- AIM OF THE EXERCISE:
Transcribe the line that contains "Jewish-Passover-Hanukkah Theme Wine" and every line after it to the end of the records, exactly and nothing else. Skip the pictures.

- DATA EXTRACTS:
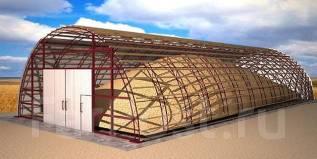 Строительство арочных ангаров. Зернохранилищ. Овощехранилищ. Складов.
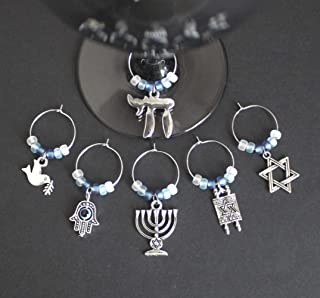 Jewish-Passover-Hanukkah Theme Wine Glass Charms-Set of 6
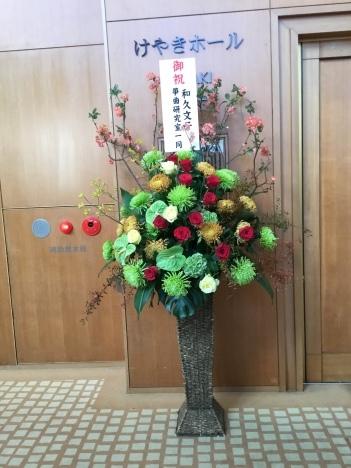 けやきホールにスタンド花を お届け_d0029716_19085707.jpeg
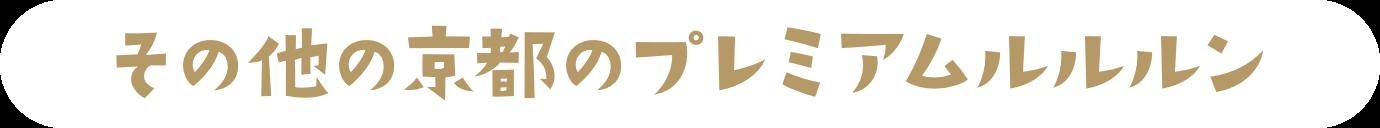 その他の京都ルルルン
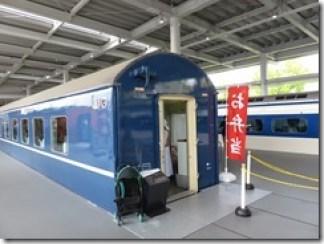 kyotorailwaymuseum (25)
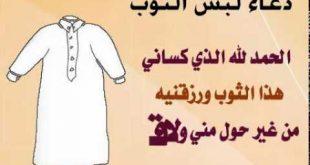 تفسير حلم لبس ثوب جديد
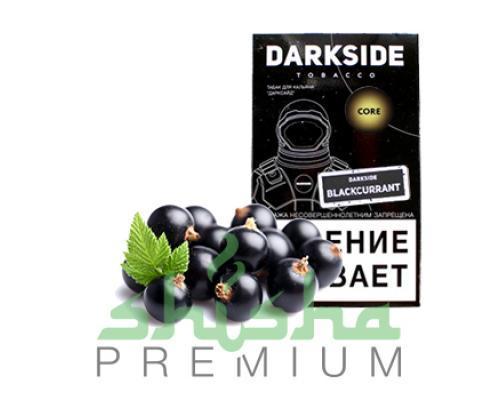 Табак Darkside 100 гр., вкус BLACKCURANT (Черная смородина)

- TASK OUTPUT:
 Jewish-Passover-Hanukkah Theme Wine Glass Charms-Set of 6
 けやきホールにスタンド花を お届け_d0029716_19085707.jpeg
 その他の京都ルルルン
 kyotorailwaymuseum (25)
 تفسير حلم لبس ثوب جديد
 Табак Darkside 100 гр., вкус BLACKCURANT (Черная смородина)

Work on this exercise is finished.